06:10Congreso con doble costo, tensión violeta y una señal alarmante por el pacto con el kirchnerismo
El acuerdo para designar auditores generales va a contramano del discurso anticasta. Asomó después de renovadas versiones sobre tratativas por la integración de la Corte. Y fisuró la relación del Gobierno con aliados. Se juegan el Presupuesto y la postergada reforma laboral
La imagen del recinto de Diputados era impactante: de madrugada y en forma realmente sorpresiva, exponía al bloque oficialista y al kirchnerismo votando juntos para designar a los representantes en la Auditoría General de la Nación. Una postal fuerte, también por los que se retiraban o no votaban, empezando por socios del Gobierno y bloques críticos pero no de oposición cerrada. La operación fue tan rápida y fuera de agenda que al menos dos de los auditores llegaron casi a la carrera al Congreso, después de haber sido despertados por llamadas a sus celulares.
La designación de Forlón no dejó dudas sobre el trato. El nuevo integrante de la AGN tiene relación directa con CFK y con Máximo Kirchner. En la vereda violeta, la coronación de Almada fue interpretada en clave de interna. Esa pieza fue movida por decisión directa de Karina Milei, cuando estaba asegurado el trato con el peronismo, a cargo de Martín y Lule Menem. La aceleración, sin reparos por el contexto -el Presupuesto- y el horario, habría apuntado además a bloquear movimientos de Santiago Caputo en el mismo tablero.
La decisión oficialista de cruzar abiertamente la línea que en el discurso marcaría el corte con el kirchnerismo -como máxima expresión de la “casta”- provoca otras inquietudes, porque después de octubre surgieron especulaciones -desmentidas, como otras anteriores- sobre contactos reservados para destrabar la integración de la Corte Suprema y avanzar con la designación de jueces federales.
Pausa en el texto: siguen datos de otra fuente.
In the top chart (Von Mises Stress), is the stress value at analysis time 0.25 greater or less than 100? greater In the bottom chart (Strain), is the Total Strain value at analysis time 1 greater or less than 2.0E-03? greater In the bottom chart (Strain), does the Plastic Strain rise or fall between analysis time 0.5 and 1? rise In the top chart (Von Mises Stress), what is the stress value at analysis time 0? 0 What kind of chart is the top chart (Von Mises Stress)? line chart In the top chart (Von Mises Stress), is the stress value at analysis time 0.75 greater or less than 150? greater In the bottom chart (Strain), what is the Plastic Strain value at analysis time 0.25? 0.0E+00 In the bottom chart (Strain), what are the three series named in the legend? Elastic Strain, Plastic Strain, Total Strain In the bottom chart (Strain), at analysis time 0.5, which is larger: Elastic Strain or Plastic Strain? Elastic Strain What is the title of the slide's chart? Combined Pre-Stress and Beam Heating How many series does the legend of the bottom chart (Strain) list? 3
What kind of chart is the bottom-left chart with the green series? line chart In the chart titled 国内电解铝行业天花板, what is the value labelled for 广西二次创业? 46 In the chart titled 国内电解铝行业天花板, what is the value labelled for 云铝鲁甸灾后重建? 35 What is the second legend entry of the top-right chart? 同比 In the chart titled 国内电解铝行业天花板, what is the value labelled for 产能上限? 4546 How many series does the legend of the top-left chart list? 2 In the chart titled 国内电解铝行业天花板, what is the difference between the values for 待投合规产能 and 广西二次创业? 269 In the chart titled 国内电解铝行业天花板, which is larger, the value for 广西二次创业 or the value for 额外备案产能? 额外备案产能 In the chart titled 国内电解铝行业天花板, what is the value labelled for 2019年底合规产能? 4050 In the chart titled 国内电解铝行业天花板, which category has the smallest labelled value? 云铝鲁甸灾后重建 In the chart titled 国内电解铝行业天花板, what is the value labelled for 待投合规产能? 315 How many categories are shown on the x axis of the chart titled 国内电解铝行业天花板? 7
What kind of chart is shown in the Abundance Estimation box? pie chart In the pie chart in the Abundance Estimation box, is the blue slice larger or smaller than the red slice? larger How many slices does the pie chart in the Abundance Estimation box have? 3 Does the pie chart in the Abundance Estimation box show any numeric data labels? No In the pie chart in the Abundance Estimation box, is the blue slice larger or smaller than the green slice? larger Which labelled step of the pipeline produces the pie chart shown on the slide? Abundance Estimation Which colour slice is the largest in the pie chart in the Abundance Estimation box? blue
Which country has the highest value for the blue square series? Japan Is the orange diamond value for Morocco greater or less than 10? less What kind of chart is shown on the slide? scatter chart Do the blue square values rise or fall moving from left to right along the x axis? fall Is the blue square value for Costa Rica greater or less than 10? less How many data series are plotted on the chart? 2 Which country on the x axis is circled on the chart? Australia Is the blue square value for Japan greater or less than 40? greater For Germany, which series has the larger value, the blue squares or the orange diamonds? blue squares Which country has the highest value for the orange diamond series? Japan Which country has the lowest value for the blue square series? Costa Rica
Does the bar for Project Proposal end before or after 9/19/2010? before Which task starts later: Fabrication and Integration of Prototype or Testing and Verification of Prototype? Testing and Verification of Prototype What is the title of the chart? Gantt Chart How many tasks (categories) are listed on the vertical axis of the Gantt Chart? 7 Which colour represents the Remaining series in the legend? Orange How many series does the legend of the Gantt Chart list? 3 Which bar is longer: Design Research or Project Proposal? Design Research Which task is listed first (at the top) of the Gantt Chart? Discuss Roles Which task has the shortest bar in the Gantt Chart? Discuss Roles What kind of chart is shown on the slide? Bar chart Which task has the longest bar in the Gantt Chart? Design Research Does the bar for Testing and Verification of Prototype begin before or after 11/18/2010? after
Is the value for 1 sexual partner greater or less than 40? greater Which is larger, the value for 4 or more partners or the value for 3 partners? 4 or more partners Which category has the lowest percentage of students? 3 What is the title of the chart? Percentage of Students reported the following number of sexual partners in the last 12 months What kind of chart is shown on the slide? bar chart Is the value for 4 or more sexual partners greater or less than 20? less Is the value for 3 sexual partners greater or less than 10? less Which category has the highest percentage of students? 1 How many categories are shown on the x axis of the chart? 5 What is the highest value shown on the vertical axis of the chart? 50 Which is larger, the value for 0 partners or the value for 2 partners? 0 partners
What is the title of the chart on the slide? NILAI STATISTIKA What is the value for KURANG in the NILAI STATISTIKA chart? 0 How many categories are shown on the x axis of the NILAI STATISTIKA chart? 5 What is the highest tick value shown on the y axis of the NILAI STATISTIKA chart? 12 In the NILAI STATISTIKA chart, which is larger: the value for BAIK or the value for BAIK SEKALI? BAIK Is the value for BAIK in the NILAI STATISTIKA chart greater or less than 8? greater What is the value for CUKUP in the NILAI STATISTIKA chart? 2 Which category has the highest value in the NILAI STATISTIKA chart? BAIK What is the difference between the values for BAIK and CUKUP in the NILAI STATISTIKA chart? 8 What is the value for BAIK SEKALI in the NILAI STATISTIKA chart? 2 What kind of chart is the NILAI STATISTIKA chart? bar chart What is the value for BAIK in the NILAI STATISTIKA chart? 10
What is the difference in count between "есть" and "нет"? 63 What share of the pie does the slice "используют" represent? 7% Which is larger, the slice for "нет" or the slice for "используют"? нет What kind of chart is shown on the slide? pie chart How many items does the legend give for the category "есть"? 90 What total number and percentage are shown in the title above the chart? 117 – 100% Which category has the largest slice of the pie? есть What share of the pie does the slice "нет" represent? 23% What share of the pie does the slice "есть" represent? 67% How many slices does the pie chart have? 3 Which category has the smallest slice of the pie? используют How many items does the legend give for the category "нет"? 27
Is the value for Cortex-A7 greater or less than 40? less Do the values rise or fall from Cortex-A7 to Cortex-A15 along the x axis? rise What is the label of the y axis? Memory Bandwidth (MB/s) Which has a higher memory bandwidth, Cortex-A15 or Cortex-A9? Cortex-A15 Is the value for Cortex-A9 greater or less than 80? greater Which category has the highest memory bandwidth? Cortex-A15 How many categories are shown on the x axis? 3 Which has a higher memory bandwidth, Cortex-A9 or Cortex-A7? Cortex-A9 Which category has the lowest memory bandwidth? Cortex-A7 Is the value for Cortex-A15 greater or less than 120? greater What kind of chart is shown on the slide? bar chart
Esa alarma ha sido reactivada.
La reacción del PRO, el radicalismo más cercano a LLA y Provincias Unidas fue amplificada casi de inmediato por el oleaje que levantó la votación del Presupuesto. Y al menos por la respuesta amarilla, podría derivar en la judicialización del tema AGN. Se verá. Por lo pronto, generó una herida profunda entre el oficialismo y sus socios, que no impediría nuevos acercamientos, pero difícilmente desaparezca.
El clima volvió a espesarse con el rechazo al capítulo del Presupuesto marcado por la intención de derogar las leyes de emergencia en discapacidad y financiamiento universitario. El Gobierno forzó su inclusión como un punto específico del proyecto, a pesar de los cuestionamientos que asomaron de inmediato y en el trámite de comisión. No hubo gesto alguno para buscar un camino alternativo. Y los movimientos posteriores para blindar el artículo terminaron por convertirlo en el tema dominante. La aprobación del Presupuesto fue opacada por esa revés generado y sufrido por el oficialismo.
La primera reacción de Olivos llegó al nivel increíble de hacer trascender la posibilidad de veto en caso de que el Senado no pudiera revertir el cuadro. Y pegó sobre los gobernadores, especialmente sobre aquellos que encabezan el listado del reparto de ATN después de una larga sequía de esos fondos: Tucumán y Catamarca, en primer lugar. El malestar alcanzó también a aliados de lo que fue alguna vez JxC, entre ellos Mendoza, Chaco, Entre Ríos. Con varios de ellos hubo después contactos para descomprimir, del mismo modo que fueron retomadas las tratativas con el gobierno porteño por la poda de fondos de la última etapa K.